- _Provided text_
-- begin --

[fitsbits] XTENSION = 'FITS' proposal

Fri Apr 12 15:51:01 EDT 2002

"William Pence" <pence at tetra.gsfc.nasa.gov> wrote in message
news:3CB70646.5795D6A8 at tetra.gsfc.nasa.gov...> Here's my $0.02 worth of
comments on Perry's XTENSION = 'FITS' proposal:
>
> This proposal offers a way to group a sequential set of HDUs in a FITS
> file.  The HDU with XTENSION = 'FITS' basically serves as a marker to say
> that all the HDUs contained in following NAXIS1 bytes should be treated as
a
> group.  However, having to update the NAXIS1 keyword value (and the
proposed
> 'XINDn' index keywords) whenever any of the HDUs within that group are
> modified, or when HDUs are added or deleted in the group, is a big
> disadvantage.  An alternate way to sequentially group HDUs would be to
> define a 'begin group' and 'end group' HDU that would delimit all the HDUs
> in that group.  These group marker HDUs could simply be dataless IMAGE
> extensions (with NAXIS = 0) that have EXTNAME = GROUP_BEGIN and EXTNAME =
> GROUP_END, respectively.  As with Perry's proposal, one could have groups
> imbedded within groups.  Using these group marker HDUs would eliminate the
> need to update any pointers that define the size of the group, and make it
> easy to insert or delete HDUs within a group.

-- end --

- _Data section_
-- begin --

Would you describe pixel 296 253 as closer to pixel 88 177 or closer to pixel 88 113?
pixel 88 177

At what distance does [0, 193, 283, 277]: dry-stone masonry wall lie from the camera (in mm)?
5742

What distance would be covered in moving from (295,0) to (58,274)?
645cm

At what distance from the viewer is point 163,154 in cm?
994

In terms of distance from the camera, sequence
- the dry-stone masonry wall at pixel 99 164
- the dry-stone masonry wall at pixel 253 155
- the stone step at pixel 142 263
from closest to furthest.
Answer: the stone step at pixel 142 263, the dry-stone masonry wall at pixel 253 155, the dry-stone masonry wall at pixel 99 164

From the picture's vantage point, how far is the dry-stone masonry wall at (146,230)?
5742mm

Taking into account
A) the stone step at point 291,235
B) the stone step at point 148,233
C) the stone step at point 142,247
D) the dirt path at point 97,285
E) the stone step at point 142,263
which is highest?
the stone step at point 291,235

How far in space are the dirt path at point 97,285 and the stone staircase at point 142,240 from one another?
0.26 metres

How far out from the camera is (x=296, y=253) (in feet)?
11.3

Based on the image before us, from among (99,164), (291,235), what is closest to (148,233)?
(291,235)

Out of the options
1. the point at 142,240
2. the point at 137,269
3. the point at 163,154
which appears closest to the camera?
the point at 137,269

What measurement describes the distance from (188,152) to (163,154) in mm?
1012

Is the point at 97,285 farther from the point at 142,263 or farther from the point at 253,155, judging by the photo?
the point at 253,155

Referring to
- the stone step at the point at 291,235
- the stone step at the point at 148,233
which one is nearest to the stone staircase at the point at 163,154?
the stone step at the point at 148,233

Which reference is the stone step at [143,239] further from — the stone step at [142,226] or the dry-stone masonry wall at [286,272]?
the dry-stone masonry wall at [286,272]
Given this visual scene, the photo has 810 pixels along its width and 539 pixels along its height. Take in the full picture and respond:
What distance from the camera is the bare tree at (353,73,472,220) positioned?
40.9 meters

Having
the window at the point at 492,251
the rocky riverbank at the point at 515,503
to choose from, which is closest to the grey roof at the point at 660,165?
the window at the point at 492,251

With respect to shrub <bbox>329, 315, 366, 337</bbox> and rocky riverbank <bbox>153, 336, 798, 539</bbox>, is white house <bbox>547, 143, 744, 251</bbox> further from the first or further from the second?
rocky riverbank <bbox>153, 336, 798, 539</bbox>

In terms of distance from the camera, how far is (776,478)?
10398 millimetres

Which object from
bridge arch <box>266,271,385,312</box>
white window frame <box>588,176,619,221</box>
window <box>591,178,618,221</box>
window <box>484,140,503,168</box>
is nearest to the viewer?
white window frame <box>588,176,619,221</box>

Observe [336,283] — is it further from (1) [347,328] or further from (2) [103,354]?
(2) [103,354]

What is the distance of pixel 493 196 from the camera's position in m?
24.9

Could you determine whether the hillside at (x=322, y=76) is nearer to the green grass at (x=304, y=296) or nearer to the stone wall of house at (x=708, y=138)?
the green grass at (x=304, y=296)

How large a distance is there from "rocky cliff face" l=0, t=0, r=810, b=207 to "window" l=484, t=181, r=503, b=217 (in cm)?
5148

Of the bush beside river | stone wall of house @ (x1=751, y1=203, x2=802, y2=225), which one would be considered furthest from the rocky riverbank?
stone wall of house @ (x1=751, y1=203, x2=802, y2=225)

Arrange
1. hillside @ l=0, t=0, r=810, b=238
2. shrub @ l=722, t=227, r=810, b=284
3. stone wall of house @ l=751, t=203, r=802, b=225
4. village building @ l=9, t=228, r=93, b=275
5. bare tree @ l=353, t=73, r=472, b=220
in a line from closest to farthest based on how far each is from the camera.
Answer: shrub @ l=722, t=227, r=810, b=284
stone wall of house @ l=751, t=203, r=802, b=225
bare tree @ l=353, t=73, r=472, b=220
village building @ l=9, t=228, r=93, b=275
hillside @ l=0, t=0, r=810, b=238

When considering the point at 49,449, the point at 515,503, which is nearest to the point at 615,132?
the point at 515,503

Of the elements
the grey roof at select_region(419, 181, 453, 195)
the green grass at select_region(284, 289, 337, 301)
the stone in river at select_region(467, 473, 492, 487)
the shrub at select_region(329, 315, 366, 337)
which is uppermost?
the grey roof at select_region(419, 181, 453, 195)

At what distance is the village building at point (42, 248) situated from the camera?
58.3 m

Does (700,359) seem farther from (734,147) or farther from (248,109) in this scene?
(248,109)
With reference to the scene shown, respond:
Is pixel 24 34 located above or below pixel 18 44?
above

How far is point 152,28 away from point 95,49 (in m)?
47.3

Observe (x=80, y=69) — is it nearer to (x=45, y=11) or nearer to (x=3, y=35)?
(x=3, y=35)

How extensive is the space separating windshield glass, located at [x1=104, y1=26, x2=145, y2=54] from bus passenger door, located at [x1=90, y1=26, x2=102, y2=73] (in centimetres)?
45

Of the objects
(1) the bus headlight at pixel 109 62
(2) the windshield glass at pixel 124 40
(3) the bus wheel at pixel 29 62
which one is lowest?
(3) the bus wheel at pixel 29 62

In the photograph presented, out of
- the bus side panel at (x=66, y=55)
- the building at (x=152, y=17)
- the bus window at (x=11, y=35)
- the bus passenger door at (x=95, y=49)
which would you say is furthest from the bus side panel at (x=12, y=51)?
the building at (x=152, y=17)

-- end --

- _What is needed_
Continue the mailing-list message about the XTENSION = 'FITS' proposal, beginning directly after its final sentence.

- _Result below_
>
To make some clarifying comments: the XINDn keywords would be optional
(or not even accepted into the proposal, they are not essential to its
nature).
There presence gives a capability that no other proposal gives, namely the
ability to locate an extension within a file without checking all
intermediate
headers. That certainly comes at a price of having to update them should
the file be changed in the size or number of any of its constituent
elements.

To address the other issue of having to update NAXIS1, certainly one extra
thing one must handle (and not easily handled for sequential devices like
tapes if you don't know how many or how big the elements in a "group"
are when you start writing it...but this is a problem for some data sets
with
NAXIS1 as previously argued about). When creating data on disk though,
I do not see it as a big problem. It is neither expensive or difficult to
update an existing keyword in an existing header after the fact if the
data are being written to the file sequentially (before knowing how many
or how big these elements are before 'closing' the enclosing FITS
extension).
Again it is a case of good aspects and bad aspects. The fact that NAXIS1
applys to the whole group means it is easy to skip groups when reading. This
not true
for the GROUP_BEGIN/GROUP_END proposal. One person's big disadvantage
is sometimes someone else's big advantage.

But I consider the GROUP_BEGIN/GROUP_END proposal to have a
a larger disadvantage. Header keywords in the XTENSION='FITS'
proposal have a very clear meaning for the group. They are parameters
that apply to the whole group. There is no equivalent mechanism (without
adding more machinery either with special extensions or header keywords)
for the alternative proposed.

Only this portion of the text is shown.